-- START --

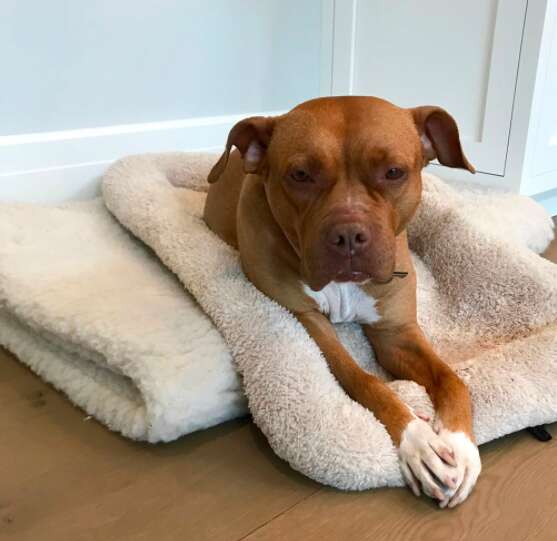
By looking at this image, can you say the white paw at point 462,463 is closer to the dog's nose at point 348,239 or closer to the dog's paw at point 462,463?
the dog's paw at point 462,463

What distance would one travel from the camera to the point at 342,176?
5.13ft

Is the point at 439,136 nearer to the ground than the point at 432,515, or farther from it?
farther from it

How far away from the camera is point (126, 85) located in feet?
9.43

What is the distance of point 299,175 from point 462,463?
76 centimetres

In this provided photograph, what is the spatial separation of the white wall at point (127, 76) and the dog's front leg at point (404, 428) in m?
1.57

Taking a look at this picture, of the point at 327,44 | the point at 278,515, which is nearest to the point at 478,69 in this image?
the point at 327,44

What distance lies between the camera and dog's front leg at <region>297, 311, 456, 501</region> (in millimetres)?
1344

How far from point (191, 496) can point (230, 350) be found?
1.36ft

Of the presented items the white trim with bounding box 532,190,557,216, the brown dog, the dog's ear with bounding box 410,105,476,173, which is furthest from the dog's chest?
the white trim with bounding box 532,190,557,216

-- END --
-- START --

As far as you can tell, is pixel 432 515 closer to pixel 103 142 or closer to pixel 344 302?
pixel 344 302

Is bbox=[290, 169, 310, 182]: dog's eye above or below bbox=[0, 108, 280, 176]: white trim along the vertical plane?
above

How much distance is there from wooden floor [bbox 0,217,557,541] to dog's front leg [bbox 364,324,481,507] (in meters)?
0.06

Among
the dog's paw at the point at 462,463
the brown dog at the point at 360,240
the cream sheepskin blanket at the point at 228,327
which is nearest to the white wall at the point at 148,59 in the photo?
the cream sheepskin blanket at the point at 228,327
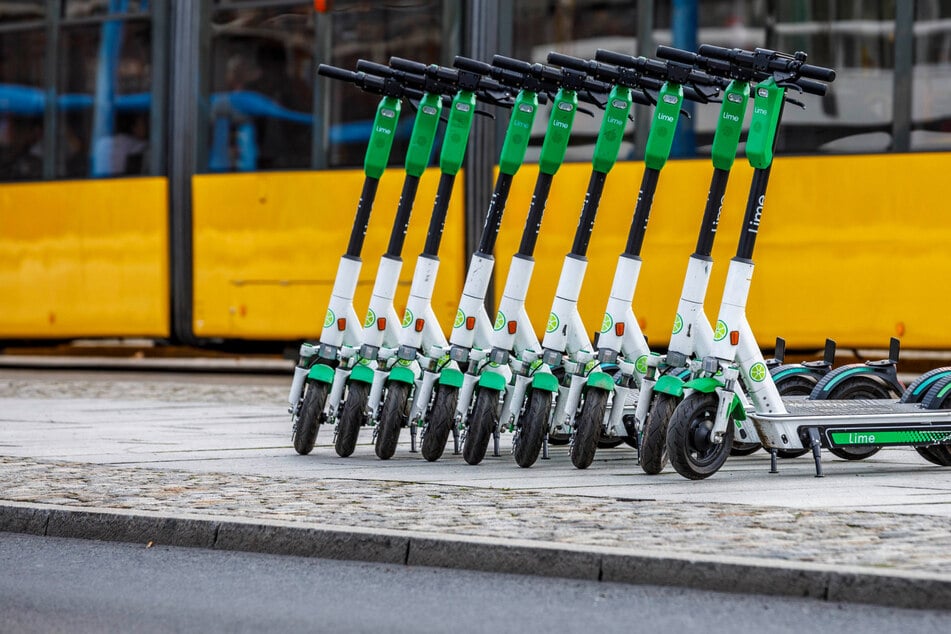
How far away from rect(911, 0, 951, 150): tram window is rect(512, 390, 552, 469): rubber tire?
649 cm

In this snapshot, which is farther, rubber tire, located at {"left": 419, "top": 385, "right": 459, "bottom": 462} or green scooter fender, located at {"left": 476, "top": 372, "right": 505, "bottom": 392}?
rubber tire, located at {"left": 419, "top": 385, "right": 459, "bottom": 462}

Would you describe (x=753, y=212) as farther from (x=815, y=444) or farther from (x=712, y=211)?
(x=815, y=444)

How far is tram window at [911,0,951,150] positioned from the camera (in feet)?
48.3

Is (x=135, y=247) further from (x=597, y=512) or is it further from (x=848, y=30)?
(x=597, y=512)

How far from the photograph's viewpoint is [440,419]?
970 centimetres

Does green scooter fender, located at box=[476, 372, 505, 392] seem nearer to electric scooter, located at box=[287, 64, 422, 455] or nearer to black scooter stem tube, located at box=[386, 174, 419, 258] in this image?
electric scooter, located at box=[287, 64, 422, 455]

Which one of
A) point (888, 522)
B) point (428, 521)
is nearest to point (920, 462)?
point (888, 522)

-- END --

Update the records between the lines holding "What distance would" and "76 centimetres", inclusive, changing "camera" to "viewer" and leaving everything else as it is.

What distance would one travel from the viewer to the point at 342,176?
5.13ft

Is the point at 439,136 nearer to the ground than the point at 432,515, or farther from it?
farther from it

How far away from the viewer is point (126, 85) located in feet?
9.43

What is the distance of point 299,175 from point 462,463?
76 centimetres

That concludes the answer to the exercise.